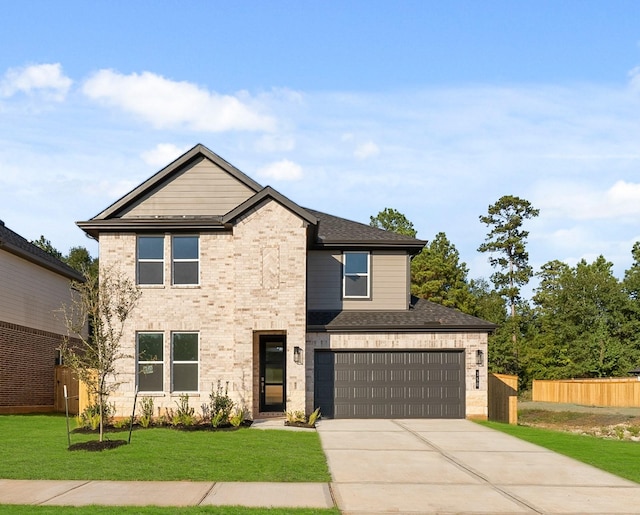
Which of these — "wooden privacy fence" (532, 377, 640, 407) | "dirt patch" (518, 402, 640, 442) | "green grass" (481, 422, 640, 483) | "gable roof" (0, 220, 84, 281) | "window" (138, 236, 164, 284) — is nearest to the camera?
"green grass" (481, 422, 640, 483)

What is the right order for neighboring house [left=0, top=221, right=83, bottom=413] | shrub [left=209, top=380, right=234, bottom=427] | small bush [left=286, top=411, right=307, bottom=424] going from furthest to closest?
neighboring house [left=0, top=221, right=83, bottom=413]
small bush [left=286, top=411, right=307, bottom=424]
shrub [left=209, top=380, right=234, bottom=427]

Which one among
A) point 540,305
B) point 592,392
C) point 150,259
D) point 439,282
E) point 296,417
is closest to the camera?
point 296,417

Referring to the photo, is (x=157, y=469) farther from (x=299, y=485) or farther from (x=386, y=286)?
(x=386, y=286)

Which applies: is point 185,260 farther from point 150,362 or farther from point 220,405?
point 220,405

* EXERCISE INSTRUCTIONS *
Copy the rows from the line containing "Which one among" through the end of the rows, replacing "farther" with "more distant" and leaving everything else unchanged.

* REPLY TO THE TASK *
Which one among
A) point 540,305
B) point 592,392
C) point 150,259
D) point 439,282
E) point 296,417
is closest to the camera?
point 296,417

Referring to the photo, is (x=157, y=469) more distant from (x=299, y=485) or more distant from (x=386, y=286)?
(x=386, y=286)

Which applies: is point 185,260 more distant from point 150,362 or more distant from point 220,405?
point 220,405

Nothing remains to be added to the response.